Elsewhere, Porky Pig stands outside an ice cream parlor, clamoring an ice cream soda that costs 10 pennies. Unfortunately, he only has 5 pennies, so he dejectedly sits on the curb until he unknowingly helps a stranger pick up his cane, who gives him one penny as thanks. Realizing this opportunity, he repeats it twice and receives two pennies. He then finds a 5 pence coin, but it is stolen by a dog.

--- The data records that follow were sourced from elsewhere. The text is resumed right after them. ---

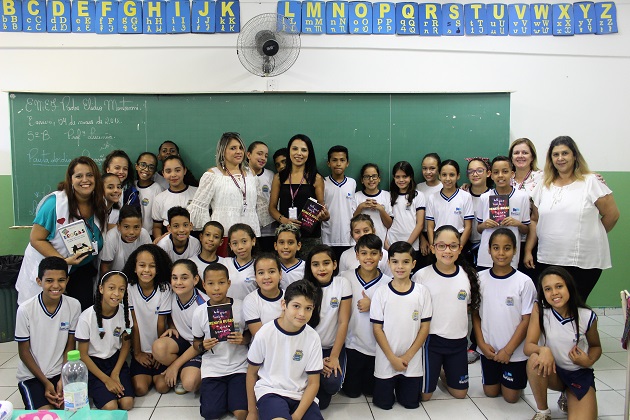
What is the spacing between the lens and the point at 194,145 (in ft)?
13.9

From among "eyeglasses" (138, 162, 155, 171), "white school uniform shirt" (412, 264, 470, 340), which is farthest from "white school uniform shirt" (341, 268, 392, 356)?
"eyeglasses" (138, 162, 155, 171)

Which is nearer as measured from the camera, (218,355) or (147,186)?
(218,355)

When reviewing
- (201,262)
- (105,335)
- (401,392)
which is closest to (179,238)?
(201,262)

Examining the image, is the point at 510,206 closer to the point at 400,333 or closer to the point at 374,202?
the point at 374,202

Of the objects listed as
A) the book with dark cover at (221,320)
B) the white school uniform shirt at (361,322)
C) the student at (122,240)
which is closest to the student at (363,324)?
the white school uniform shirt at (361,322)

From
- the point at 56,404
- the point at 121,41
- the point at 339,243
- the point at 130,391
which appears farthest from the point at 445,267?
the point at 121,41

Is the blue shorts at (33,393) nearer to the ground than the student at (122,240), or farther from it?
nearer to the ground

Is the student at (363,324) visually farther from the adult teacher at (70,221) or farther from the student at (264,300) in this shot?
the adult teacher at (70,221)

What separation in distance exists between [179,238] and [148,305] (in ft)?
1.66

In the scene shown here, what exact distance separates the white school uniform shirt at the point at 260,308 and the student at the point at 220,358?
10cm

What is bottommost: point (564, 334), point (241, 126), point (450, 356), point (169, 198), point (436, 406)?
point (436, 406)

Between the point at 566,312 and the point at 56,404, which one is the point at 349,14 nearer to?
the point at 566,312

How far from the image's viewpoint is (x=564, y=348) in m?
2.61

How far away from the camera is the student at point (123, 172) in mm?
3773
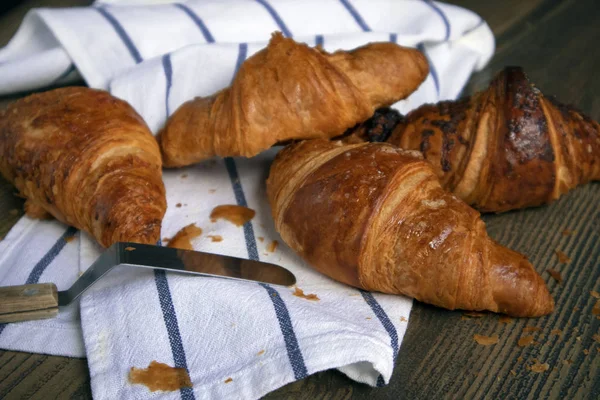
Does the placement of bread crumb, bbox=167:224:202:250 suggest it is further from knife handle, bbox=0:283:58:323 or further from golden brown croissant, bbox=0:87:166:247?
knife handle, bbox=0:283:58:323

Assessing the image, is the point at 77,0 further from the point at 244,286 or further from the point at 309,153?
the point at 244,286

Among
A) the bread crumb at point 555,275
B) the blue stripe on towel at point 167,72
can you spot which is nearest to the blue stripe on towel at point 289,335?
the bread crumb at point 555,275

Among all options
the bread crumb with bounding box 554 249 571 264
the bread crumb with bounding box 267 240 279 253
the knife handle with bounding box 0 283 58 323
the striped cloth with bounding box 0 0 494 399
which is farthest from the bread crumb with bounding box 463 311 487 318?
the knife handle with bounding box 0 283 58 323

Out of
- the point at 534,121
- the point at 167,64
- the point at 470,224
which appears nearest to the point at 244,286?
the point at 470,224

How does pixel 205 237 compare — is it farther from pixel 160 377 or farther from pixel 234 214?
pixel 160 377

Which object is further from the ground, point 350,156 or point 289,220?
point 350,156

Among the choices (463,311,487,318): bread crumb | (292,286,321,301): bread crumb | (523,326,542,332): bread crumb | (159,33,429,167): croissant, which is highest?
(159,33,429,167): croissant
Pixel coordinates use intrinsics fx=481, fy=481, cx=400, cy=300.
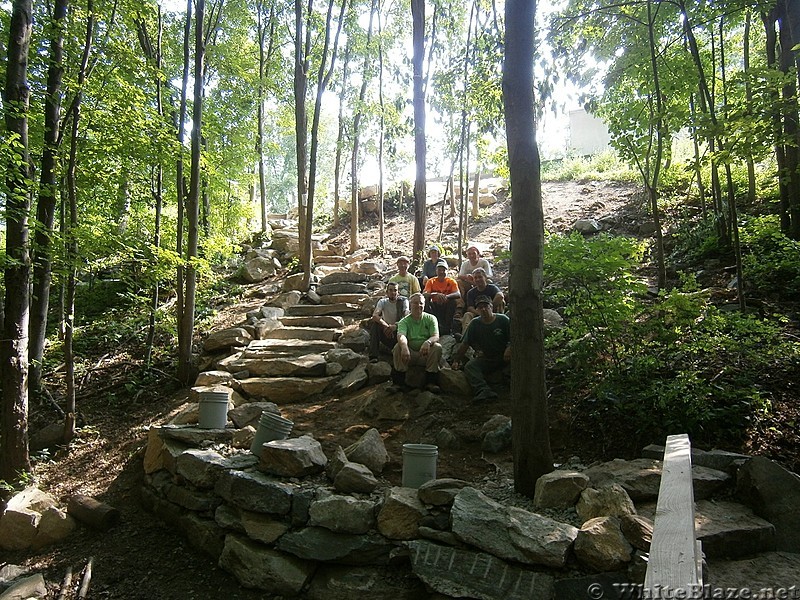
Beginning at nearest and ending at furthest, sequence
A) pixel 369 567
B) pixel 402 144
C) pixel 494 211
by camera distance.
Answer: pixel 369 567, pixel 402 144, pixel 494 211

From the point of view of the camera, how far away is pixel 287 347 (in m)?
7.13

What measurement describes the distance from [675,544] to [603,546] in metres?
1.52

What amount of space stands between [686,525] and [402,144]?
12.9 meters

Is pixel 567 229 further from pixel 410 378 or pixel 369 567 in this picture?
pixel 369 567

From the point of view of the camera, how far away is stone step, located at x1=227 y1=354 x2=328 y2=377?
248 inches

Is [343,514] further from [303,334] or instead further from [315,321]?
[315,321]

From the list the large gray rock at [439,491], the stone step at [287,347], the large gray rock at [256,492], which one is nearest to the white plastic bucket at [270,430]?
the large gray rock at [256,492]

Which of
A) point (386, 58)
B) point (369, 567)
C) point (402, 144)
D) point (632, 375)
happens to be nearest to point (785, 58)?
point (632, 375)

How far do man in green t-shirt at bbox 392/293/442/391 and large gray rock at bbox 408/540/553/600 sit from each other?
93.9 inches

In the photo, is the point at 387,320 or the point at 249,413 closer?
the point at 249,413

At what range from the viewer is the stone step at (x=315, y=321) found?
8008 millimetres

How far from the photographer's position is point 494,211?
15.2 meters

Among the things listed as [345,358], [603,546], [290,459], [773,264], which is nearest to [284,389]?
[345,358]

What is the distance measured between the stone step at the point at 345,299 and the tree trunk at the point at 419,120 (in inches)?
64.3
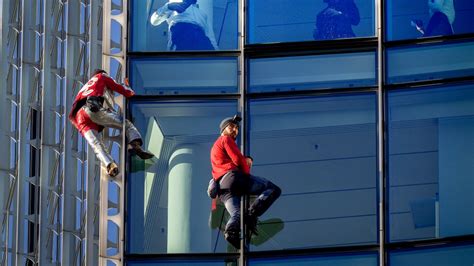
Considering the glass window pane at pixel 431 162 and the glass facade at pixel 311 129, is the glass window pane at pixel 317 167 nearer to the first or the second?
the glass facade at pixel 311 129

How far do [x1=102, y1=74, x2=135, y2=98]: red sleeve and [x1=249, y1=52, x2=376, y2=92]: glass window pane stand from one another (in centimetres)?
234

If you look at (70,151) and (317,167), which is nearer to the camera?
(317,167)

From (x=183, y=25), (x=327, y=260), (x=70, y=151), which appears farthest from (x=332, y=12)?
(x=70, y=151)

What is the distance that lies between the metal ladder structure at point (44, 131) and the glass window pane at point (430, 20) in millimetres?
6933

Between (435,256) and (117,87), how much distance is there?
676cm

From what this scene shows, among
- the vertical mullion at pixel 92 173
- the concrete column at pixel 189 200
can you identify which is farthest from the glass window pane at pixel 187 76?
the vertical mullion at pixel 92 173

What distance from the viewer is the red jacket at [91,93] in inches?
1692

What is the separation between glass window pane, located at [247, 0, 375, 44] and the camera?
43375 mm

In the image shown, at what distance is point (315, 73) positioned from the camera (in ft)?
142

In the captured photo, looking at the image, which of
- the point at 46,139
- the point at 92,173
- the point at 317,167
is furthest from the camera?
the point at 46,139

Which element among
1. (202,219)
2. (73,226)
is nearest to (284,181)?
(202,219)

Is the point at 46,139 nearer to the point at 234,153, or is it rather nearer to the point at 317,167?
the point at 234,153

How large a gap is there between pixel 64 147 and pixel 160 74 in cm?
484

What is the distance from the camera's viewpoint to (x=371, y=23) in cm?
4325
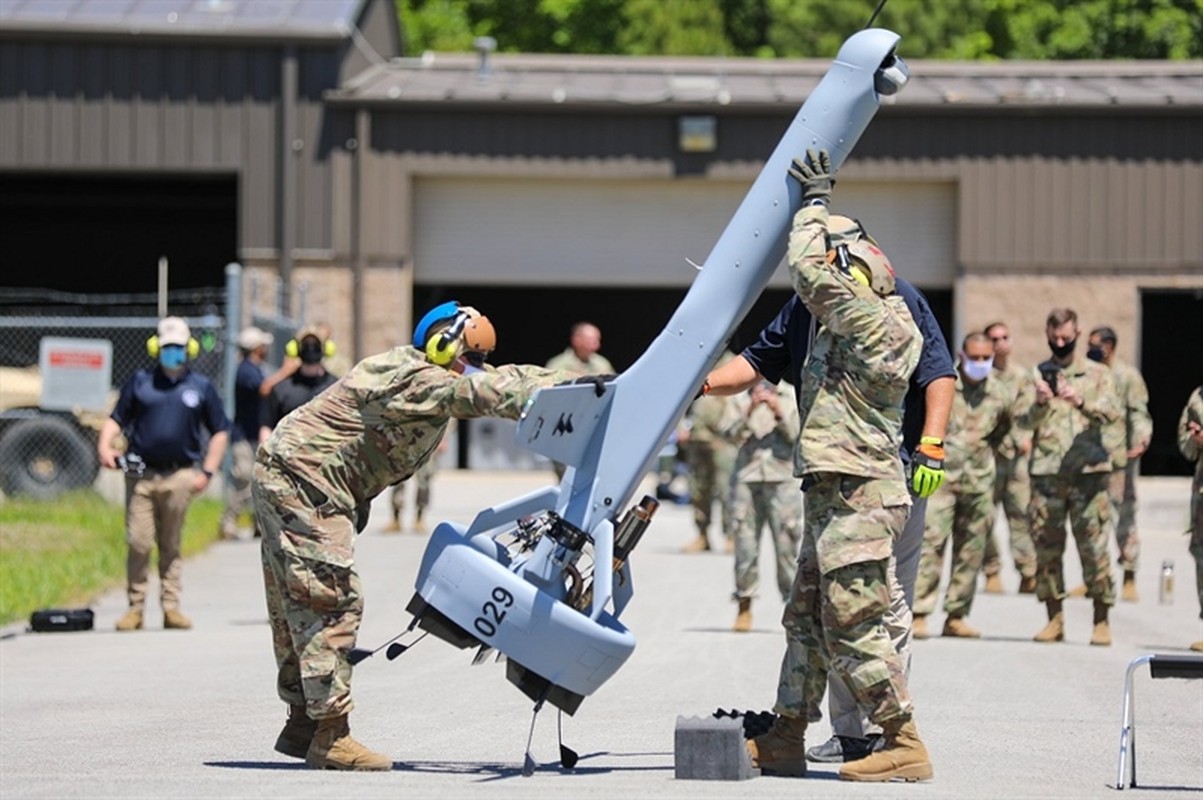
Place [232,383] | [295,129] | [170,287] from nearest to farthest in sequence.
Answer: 1. [232,383]
2. [295,129]
3. [170,287]

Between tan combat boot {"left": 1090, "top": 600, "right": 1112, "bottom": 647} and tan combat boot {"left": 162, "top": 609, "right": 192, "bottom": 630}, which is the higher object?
tan combat boot {"left": 1090, "top": 600, "right": 1112, "bottom": 647}

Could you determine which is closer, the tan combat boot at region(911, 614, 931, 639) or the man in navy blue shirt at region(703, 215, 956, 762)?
the man in navy blue shirt at region(703, 215, 956, 762)

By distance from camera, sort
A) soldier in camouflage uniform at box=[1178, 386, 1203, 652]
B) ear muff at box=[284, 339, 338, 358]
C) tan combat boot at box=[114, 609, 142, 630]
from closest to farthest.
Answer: soldier in camouflage uniform at box=[1178, 386, 1203, 652] → tan combat boot at box=[114, 609, 142, 630] → ear muff at box=[284, 339, 338, 358]

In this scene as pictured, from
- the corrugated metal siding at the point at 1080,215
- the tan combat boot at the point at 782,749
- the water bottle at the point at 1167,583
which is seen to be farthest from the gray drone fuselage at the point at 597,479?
the corrugated metal siding at the point at 1080,215

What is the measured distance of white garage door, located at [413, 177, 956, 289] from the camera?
35.1 metres

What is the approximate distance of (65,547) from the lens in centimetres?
2094

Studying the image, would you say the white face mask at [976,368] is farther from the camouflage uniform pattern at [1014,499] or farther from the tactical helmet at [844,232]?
the tactical helmet at [844,232]

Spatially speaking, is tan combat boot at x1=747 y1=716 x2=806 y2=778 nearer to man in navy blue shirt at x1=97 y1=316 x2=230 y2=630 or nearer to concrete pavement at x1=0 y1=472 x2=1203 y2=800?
concrete pavement at x1=0 y1=472 x2=1203 y2=800

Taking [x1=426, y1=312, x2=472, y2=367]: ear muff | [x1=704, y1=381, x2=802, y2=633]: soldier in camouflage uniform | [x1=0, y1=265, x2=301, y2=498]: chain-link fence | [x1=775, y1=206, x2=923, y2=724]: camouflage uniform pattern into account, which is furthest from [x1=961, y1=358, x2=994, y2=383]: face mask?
[x1=0, y1=265, x2=301, y2=498]: chain-link fence

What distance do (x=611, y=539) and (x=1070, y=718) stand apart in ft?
11.8

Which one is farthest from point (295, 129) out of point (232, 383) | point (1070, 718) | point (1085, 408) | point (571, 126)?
point (1070, 718)

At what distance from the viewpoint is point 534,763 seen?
31.3ft

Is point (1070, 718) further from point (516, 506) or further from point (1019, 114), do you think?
point (1019, 114)

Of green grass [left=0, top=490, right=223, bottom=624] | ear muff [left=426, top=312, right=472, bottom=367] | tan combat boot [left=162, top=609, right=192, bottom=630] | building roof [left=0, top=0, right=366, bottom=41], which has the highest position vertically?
building roof [left=0, top=0, right=366, bottom=41]
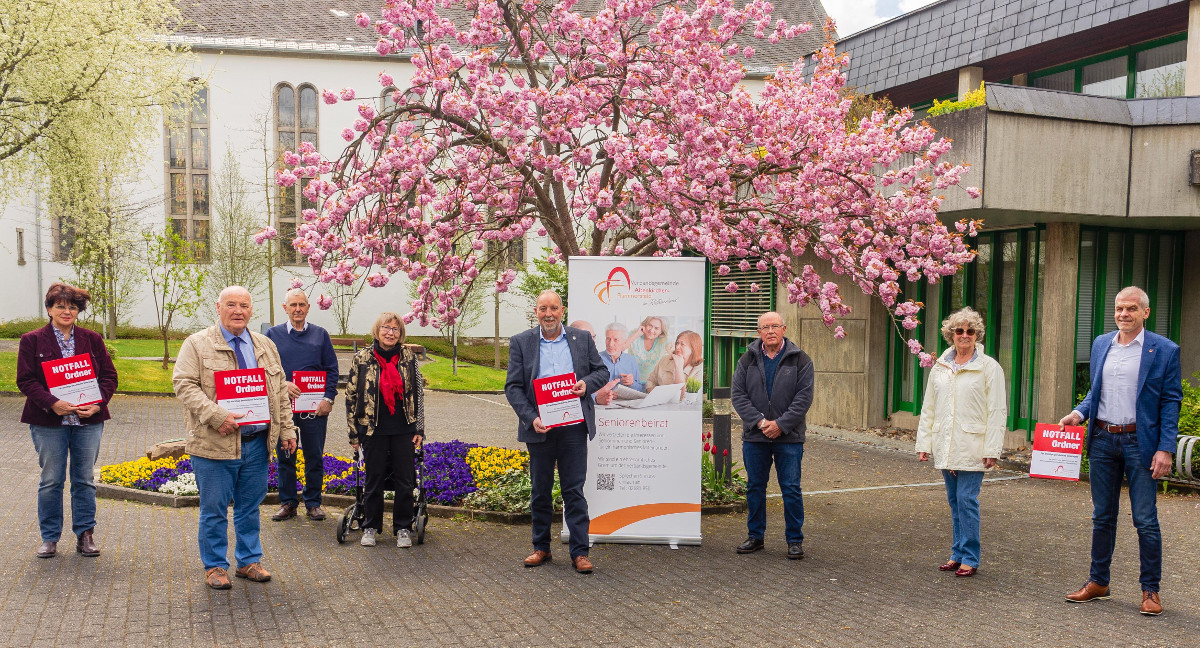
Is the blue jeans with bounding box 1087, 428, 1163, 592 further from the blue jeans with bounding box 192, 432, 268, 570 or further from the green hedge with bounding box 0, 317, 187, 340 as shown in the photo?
the green hedge with bounding box 0, 317, 187, 340

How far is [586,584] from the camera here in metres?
6.35

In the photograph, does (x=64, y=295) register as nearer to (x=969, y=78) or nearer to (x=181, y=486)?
(x=181, y=486)

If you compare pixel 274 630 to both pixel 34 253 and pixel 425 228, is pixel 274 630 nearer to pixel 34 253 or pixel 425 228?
pixel 425 228

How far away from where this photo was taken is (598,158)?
9016mm

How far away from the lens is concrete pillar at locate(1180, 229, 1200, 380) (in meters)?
13.1

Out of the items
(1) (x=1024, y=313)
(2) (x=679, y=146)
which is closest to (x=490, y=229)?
(2) (x=679, y=146)

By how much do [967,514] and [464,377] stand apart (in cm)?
2335

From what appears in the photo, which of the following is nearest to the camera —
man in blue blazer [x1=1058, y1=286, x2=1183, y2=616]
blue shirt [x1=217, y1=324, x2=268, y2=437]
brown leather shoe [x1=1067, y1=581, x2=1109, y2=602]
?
man in blue blazer [x1=1058, y1=286, x2=1183, y2=616]

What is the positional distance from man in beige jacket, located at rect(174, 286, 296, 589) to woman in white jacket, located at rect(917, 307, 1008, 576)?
14.4 ft

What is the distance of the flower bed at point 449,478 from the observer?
8617 mm

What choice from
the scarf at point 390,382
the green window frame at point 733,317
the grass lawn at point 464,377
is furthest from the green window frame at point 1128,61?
the grass lawn at point 464,377

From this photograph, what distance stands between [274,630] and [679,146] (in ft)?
17.2

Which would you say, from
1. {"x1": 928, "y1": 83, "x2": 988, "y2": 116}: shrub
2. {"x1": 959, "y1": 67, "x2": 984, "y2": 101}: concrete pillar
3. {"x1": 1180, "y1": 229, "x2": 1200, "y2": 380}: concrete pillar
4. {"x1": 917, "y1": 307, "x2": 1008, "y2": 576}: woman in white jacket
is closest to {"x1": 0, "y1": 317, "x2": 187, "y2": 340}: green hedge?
{"x1": 959, "y1": 67, "x2": 984, "y2": 101}: concrete pillar

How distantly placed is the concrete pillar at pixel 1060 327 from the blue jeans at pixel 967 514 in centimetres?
639
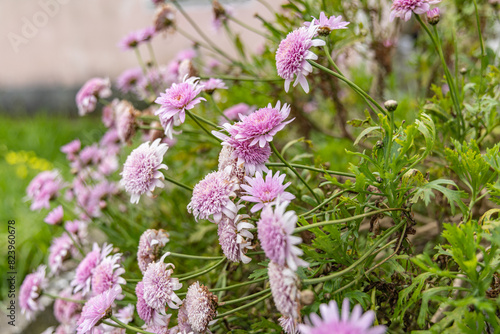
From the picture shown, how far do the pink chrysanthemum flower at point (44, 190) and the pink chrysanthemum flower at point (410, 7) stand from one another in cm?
113

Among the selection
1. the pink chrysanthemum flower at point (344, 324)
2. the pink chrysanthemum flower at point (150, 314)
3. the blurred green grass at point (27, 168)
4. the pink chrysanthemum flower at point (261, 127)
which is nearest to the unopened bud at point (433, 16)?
the pink chrysanthemum flower at point (261, 127)

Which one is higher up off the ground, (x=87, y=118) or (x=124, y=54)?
(x=124, y=54)

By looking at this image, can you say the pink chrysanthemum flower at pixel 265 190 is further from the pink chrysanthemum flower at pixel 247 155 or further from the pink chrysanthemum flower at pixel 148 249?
the pink chrysanthemum flower at pixel 148 249

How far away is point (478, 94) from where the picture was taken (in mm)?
896

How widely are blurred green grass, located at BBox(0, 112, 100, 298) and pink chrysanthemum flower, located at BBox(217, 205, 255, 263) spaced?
4.24 ft

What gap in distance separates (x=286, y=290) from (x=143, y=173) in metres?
0.37

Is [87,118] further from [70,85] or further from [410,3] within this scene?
[410,3]

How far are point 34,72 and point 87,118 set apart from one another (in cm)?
159

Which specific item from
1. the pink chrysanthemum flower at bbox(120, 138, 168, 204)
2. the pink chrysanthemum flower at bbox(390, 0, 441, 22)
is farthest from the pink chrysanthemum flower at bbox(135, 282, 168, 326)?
the pink chrysanthemum flower at bbox(390, 0, 441, 22)

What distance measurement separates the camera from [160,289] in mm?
706

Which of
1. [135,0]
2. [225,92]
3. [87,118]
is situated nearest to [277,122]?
[225,92]

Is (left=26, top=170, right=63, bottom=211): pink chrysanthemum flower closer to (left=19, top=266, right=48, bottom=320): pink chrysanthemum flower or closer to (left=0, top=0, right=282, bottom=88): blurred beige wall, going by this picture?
(left=19, top=266, right=48, bottom=320): pink chrysanthemum flower

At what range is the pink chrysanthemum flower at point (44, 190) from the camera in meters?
1.32

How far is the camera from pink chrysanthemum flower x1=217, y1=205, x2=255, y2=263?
654 mm
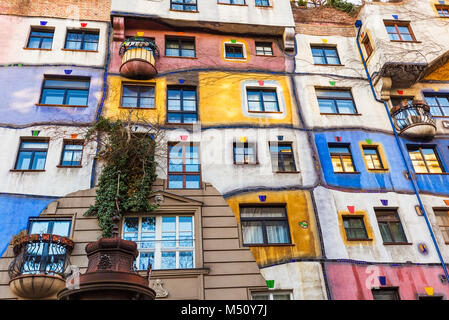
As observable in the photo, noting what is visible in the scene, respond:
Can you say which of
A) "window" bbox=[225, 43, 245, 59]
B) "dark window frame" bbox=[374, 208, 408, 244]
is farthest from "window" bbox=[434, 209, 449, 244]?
"window" bbox=[225, 43, 245, 59]

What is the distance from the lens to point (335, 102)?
54.4 feet

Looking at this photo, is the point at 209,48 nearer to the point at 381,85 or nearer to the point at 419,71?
the point at 381,85

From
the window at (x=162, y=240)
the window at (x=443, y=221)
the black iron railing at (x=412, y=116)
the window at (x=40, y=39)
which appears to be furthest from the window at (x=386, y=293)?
the window at (x=40, y=39)

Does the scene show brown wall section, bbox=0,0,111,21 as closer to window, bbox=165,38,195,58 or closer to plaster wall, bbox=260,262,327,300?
window, bbox=165,38,195,58

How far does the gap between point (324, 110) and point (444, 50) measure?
21.0ft

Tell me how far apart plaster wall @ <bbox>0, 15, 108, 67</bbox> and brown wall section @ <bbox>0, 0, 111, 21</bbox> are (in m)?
0.31

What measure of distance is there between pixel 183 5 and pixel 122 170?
9.00 m

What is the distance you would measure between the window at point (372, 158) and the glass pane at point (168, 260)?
813cm

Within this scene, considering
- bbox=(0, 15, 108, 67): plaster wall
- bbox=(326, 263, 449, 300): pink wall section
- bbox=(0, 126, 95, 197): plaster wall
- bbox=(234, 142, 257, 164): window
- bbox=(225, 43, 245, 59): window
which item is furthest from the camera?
bbox=(225, 43, 245, 59): window

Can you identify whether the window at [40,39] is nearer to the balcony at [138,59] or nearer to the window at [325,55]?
the balcony at [138,59]

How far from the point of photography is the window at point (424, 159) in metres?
15.3

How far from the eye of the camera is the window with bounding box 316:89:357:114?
53.7ft

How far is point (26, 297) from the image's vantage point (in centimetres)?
1044
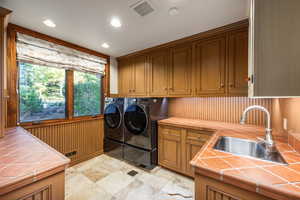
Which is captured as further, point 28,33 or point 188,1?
point 28,33

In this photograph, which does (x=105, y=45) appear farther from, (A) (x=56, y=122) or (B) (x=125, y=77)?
(A) (x=56, y=122)

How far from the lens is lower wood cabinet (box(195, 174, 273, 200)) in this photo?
686 millimetres

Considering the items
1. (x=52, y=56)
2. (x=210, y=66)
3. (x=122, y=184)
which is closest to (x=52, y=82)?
(x=52, y=56)

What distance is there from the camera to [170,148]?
2.13 meters

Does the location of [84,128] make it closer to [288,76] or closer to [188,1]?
[188,1]

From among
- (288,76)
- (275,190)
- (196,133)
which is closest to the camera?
(275,190)

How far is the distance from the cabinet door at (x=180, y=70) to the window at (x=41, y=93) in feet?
Answer: 6.85

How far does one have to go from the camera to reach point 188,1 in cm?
131

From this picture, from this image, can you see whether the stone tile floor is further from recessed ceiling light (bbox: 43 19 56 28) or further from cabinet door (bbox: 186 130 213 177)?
recessed ceiling light (bbox: 43 19 56 28)

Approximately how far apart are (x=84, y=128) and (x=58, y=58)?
142 cm

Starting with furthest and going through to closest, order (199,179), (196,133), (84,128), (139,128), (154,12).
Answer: (84,128)
(139,128)
(196,133)
(154,12)
(199,179)

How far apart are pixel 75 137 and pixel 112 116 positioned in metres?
0.81

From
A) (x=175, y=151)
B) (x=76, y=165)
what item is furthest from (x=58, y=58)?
(x=175, y=151)

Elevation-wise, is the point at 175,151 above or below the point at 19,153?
below
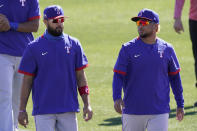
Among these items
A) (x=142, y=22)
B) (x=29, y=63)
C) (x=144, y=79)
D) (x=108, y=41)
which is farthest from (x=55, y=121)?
(x=108, y=41)

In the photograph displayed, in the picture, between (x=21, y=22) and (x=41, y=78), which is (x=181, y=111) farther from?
(x=21, y=22)

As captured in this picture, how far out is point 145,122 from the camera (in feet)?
27.2

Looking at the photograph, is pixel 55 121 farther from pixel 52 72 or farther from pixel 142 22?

Porky happens to be near the Mad Bomber's target building and sees his bomb, believing it to be a lost item and attempts to return it, much to the Mad Bomber's horror. The Mad Bomber attempts to hide in multiple locations, but Porky appears out of thin air Droopy-style to return it. He hides in the sewers and is met with Porky again. He leaves while Porky is on his tail, only to be spotted by two police officers, who chase him into his hideout. He locks four doors and barricades it to prevent the police from entering, only for Porky to appear again, causing him to rush into the police car; Porky returns the bomb as it explodes in the police car. He is awarded $2000 to his surprise, which he futilely attempts to place in his pocket. When asked by a reporter what he will spend it on, it is shown that he used a small fraction of the money to buy a great amount of ice cream sodas, which he enjoys as the film ends.

==Home media==
The Blow Out is available on disc 1 of the Porky Pig 101 DVD set.

==Legacy==
Thomas Pynchon refers to the cartoon involving "Porky Pig and the anarchist" several times in his novels The Crying of Lot 49 and Gravity's Rainbow.